Written exercise — In the forum post below about StopPoint arrivals, list every key that appears inside the "timing" object of the first response shown.

Page extract —
StopPoint Arrivals Old Response Via Code (C#)

Hello,

Navigating to:
https://api.tfl.gov.uk/StopPoint/490001341G/Arrivals?app_id=xxx&app_key=xxx

Returns the following:

$type: "Tfl.Api.Presentation.Entities.Prediction, Tfl.Api.Presentation.Entities",
id: "654406327",
operationType: 1,
vehicleId: "SN13CGZ",
naptanId: "490001341G",
stationName: "Woodgrange Park Station",
lineId: "425",
lineName: "425",
platformName: "G",
direction: "outbound",
bearing: "243",
destinationNaptanId: "",
destinationName: "Clapton, Nightingale Road",
timestamp: "2020-04-27T13:51:42.1974035Z",
timeToStation: 522,
currentLocation: "",
towards: "Forest Gate",
expectedArrival: "2020-04-27T14:00:24Z",
timeToLive: "2020-04-27T14:00:54Z",
modeName: "bus",
timing: {
$type: "Tfl.Api.Presentation.Entities.PredictionTiming, Tfl.Api.Presentation.Entities",
countdownServerAdjustment: "00:00:05.2251553",
source: "2020-04-26T16:32:19.313Z",
insert: "2020-04-27T13:51:58.881Z",
read: "2020-04-27T13:52:04.101Z",
sent: "2020-04-27T13:51:42Z",
received: "0001-01-01T00:00:00Z"
}

Note the timestamp is for the 2020-04-27

However if I perform the same request via the HttpClient in C# , I receive a response with time stamps of 2020-04-24 :

{
"$type": "Tfl.Api.Presentation.Entities.Prediction, Tfl.Api.Presentation.Entities",
"id": "1395977545",
"operationType": 1,
"vehicleId": "SK19FCJ",
"naptanId": "490001341G",
"stationName": "Woodgrange Park Station",
"lineId": "25",
"lineName": "25",
"platformName": "G",
"direction": "inbound",
"bearing": "243",
"destinationNaptanId": "",
"destinationName": "City Thameslink",
"timestamp": "2020-04-24T14:52:23.4782183Z",
"timeToStation": 127,
"currentLocation": "",
"towards": "Forest Gate",
"expectedArrival": "2020-04-24T14:54:30Z",
"timeToLive": "2020-04-24T14:55:00Z",
"modeName": "bus",
"timing": {
	"$type": "Tfl.Api.Presentation.Entities.PredictionTiming, Tfl.Api.Presentation.Entities",
	"countdownServerAdjustment": "00:00:04.8854978",
	"source": "2020-04-24T12:37:46.33Z",
	"insert": "2020-04-24T14:52:56.768Z",
	"read": "2020-04-24T14:53:01.636Z",
	"sent": "2020-04-24T14:52:23Z",
	"received": "0001-01-01T00:00:00Z"
}

}

I can correct the issue in code by adding a cookie to the request (Copied from the request sent via the browser). However this is not an ideal solution.

Provided data —
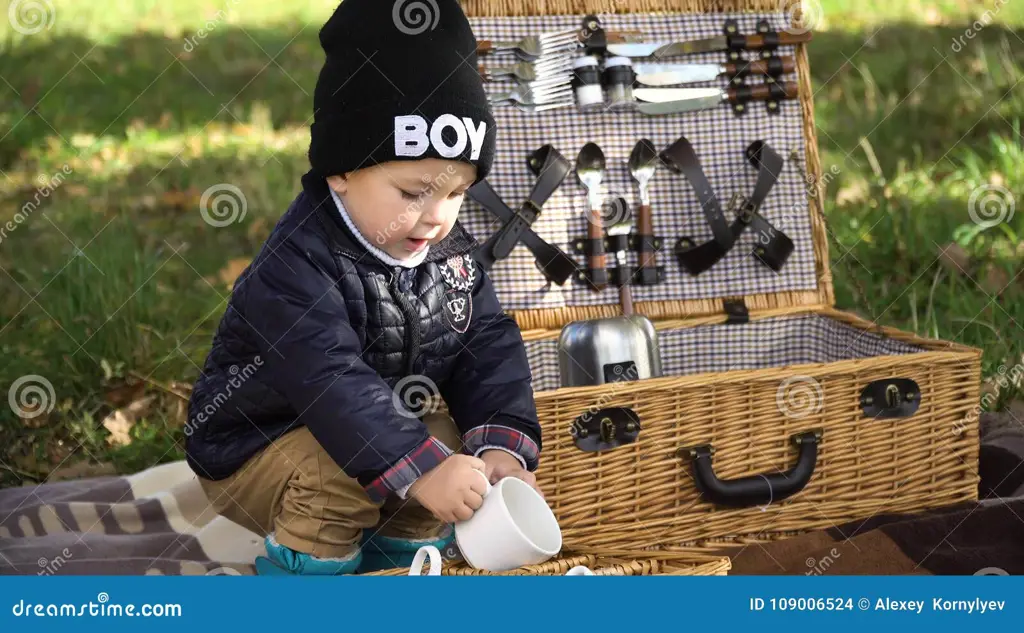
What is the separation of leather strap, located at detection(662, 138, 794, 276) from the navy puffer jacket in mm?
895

--

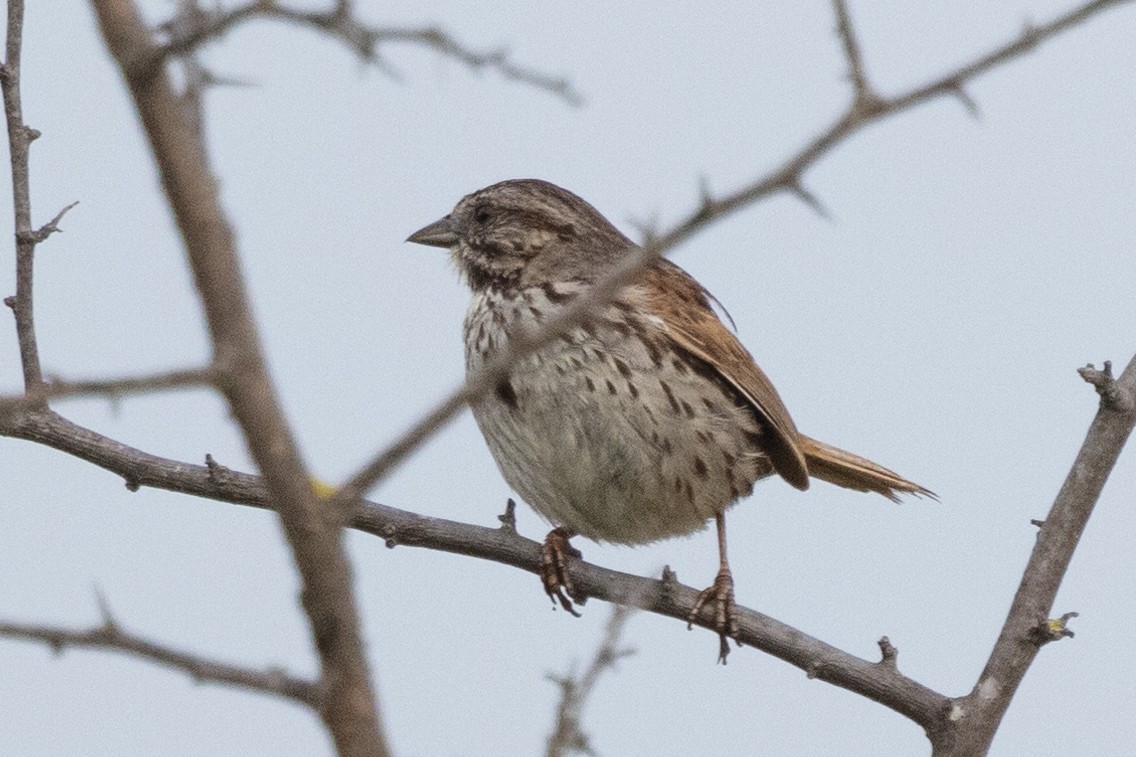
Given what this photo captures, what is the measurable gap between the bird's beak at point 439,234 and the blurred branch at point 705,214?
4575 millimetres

Written solution —
$type
countdownServerAdjustment
source
insert
read
sent
received